Капитан Пересмешника (СИ) - Вольная Мира. Страница 89

Второй — Намир, погиб в столкновении с кракеном в восточных водах.
Он плавал во мгле, при полной луне,
Сражался с седой волной,
Теперь его путь — навеки уснуть На дно уйти с головой.
И дети твои — творенья воды Проводят в последний бой,
Пусть песни поют — моряка позовут,
Ему не вернуться домой.
Третий — Ромус, погиб от проклятья светлого эльфа в изумрудном лесу.
Теперь он с тобой, позабытый герой,
Отважный, любимый сын.
И лишь имя его не ляжет на дно,
Над гладью паря морской.
Звонкой рынды вой Как шипящий прибой Напомнит тебе и мне,
Как звали того, в чьей груди не вино,
А шепот соленой воды.

Четвертый — Фирс, его убил градоправитель Эльрама, когда мы пришли за осколком Вагора.
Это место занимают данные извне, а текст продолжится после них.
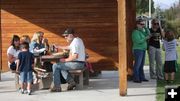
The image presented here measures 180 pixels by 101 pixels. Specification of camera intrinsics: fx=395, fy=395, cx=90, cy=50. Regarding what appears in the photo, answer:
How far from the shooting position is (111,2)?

Я доставала пузырьки один за другим, выливала кровь на осколки, смотрела, как они вспыхивают, и вспоминала лица пиратов и друзей, навеки ушедших в океан, и снова переживала их смерти. Одну за другой, одну за другой, одну за другой. И просила у всех у них прощения за свою глупость, неопытность, излишнюю мягкость. Пока выливала кровь, команда сзади пела покаяние Ватэр, вспоминая, так же как и я поименно каждого из погибших.

Через двадцать лучей, я готова была почти упасть на руки стоящему сзади оборотню, но лишь привалилась к нему спиной, пропуская вперед свою команду, вышвыривая в воду проклятый ларец. Пришла очередь ребят напитать осколки.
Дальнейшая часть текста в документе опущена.